Lo mein (traditional Chinese: 撈麵/撈麪; simplified Chinese: 捞面; Cantonese Yale: lou1 min6; pinyin: lāo miàn) is a Chinese dish with egg noodles. It often contains vegetables and some type of meat or seafood, usually beef, chicken, pork, or shrimp.What is the most eaten food in Asia? ›
Wheat and rice are the major and preferred sources of staple foods. Barley is also widely used in the region and maize has become common in some areas as well. Bread is a universal staple, eaten in one form or another by all classes and groups practically at every meal.What is the most common food Asians eat? ›
Grains and Breads: Of the foods consumed on a daily basis, rice, rice products, noodles, breads, millet, corn, and other grains are consumed in the greatest amount. Potatoes and cereals are included in this food group. Vegetables: Fresh vegetables are also consumed in large quantities in the traditional Asian diet.What is most popular in Asia? ›
China. With a plethora of tourist destinations, China tops this list of the top 10 most visited Asian countries. The most famous destinations in China include the Great Wall of China, the Terracotta army, and the Summer Palace.Which country has the tastiest food Asia? ›
THAILAND. Thailand is home to one of the most delicious cuisines in the world, not to mention some of the best street food in Asia. In fact, Thailand is so renowned for its street food that CNN once named Bangkok as the best city in the world for street food.

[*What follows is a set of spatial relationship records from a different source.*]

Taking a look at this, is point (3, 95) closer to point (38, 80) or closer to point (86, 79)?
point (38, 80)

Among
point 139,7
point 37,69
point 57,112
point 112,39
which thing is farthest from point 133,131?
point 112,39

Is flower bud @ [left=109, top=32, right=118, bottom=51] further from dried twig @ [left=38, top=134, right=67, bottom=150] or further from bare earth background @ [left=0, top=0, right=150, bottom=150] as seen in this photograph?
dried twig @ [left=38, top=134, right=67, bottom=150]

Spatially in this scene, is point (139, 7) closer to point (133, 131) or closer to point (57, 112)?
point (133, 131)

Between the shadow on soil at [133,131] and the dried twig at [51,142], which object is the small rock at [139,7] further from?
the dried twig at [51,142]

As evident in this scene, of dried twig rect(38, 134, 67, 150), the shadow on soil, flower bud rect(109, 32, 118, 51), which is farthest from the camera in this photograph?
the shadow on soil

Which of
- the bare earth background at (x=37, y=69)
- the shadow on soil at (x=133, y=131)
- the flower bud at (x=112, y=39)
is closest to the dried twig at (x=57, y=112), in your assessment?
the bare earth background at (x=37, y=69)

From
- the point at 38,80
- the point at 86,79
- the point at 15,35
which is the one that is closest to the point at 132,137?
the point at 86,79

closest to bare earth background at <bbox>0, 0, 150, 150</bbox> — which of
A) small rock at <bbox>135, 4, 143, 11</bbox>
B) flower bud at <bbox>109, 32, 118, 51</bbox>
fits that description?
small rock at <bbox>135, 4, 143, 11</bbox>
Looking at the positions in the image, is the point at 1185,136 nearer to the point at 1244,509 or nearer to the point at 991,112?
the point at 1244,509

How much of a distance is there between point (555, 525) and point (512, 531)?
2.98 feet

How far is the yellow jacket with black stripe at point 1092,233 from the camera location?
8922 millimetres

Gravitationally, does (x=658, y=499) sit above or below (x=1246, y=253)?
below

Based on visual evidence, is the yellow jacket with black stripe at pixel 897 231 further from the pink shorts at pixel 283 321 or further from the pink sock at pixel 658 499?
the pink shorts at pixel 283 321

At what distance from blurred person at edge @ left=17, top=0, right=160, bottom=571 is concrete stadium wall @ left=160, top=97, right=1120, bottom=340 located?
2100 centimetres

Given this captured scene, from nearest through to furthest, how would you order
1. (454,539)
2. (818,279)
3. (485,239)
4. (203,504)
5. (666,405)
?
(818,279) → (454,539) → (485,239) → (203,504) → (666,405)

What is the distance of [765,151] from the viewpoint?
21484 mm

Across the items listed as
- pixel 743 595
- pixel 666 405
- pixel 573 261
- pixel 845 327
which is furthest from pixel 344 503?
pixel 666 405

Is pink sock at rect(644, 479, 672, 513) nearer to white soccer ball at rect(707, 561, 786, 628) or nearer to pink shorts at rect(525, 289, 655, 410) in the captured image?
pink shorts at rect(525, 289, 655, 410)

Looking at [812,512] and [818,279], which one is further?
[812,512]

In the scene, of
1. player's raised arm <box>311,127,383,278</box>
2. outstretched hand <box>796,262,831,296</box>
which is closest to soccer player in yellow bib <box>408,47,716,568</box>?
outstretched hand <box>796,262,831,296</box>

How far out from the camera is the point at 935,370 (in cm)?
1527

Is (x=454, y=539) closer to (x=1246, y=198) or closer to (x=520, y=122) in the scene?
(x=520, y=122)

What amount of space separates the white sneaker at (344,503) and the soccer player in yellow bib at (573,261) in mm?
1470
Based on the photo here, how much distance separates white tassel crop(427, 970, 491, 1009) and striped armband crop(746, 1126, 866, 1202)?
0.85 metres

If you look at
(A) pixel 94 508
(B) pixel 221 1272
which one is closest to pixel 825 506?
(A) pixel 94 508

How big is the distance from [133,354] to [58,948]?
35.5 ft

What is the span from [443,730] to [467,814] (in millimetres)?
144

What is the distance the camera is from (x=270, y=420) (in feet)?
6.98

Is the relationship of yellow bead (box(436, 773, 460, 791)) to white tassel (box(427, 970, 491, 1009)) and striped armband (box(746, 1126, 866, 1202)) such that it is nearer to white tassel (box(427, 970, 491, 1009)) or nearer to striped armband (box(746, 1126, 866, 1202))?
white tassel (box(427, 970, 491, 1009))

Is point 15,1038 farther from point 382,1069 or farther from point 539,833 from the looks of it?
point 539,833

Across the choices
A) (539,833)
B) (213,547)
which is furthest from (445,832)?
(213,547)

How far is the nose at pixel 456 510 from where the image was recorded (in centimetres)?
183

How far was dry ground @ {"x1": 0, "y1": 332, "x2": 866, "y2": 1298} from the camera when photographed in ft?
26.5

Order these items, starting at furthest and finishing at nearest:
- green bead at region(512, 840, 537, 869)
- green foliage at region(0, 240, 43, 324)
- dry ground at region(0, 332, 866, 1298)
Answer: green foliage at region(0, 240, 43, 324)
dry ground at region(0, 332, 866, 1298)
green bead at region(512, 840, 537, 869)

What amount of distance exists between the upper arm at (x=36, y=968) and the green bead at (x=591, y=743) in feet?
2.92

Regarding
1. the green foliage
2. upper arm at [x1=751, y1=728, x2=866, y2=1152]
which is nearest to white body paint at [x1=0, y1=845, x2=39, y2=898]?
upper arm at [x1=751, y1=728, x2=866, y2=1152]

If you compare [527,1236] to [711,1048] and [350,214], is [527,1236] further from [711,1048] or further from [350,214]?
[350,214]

Rice is a food staple for more than 3.5 billion people around the world, particularly in Asia, Latin America, and parts of Africa. Rice has been cultivated in Asia for thousands of years. Scientists believe people first domesticated rice in India or Southeast Asia.What is the number 1 eaten food in the world? ›
Due to its versatility, affordability, and accessibility, rice is the most consumed food in the world. It is a significant food source in many underdeveloped nations where other staple crops could be more challenging or expensive because they can be cultivated in various climates and soil types.What is Chinese favorite meal? ›
Chow mein is not only one of the most popular dishes in China, but it has also become a signature dish at Chinese restaurants all around the world. With stir-fried noodles, and your choice of sauteed tofu, vegetables, or meat, Chow mein has become an easy and reliable meal to be savored and enjoyed.Do Asians eat 3 meals a day? ›
You may have heard the saying, “Eat breakfast like a king, lunch like a prince, and dinner like a pauper”. In Traditional Chinese Medicine (TCM), eating two to three meals a day that are nutrient-dense, not skipping breakfast, and avoiding large late-night meals all relate to good health.What do Chinese eat daily? ›
Ordinary home-made meals usually consist of meat dishes and vegetable dishes. Soup may or may not be served. In northern parts of China, the staple food is wheat-based products including noodles, and steamed buns. However, in the southern part of China, rice is the dominant staple.What food is uniquely Japanese? ›
- Miso Soup.
- China (29.9%)
- India (29.9%)
- Indonesia (5.7%)
- Pakistan (5.0%)
- Bangladesh (3.6%)
- Japan (2.6%)
- Philippines (2.5%)
1. China. Dominating Asia in terms of both its size and population, China boasts one of the world's oldest civilizations.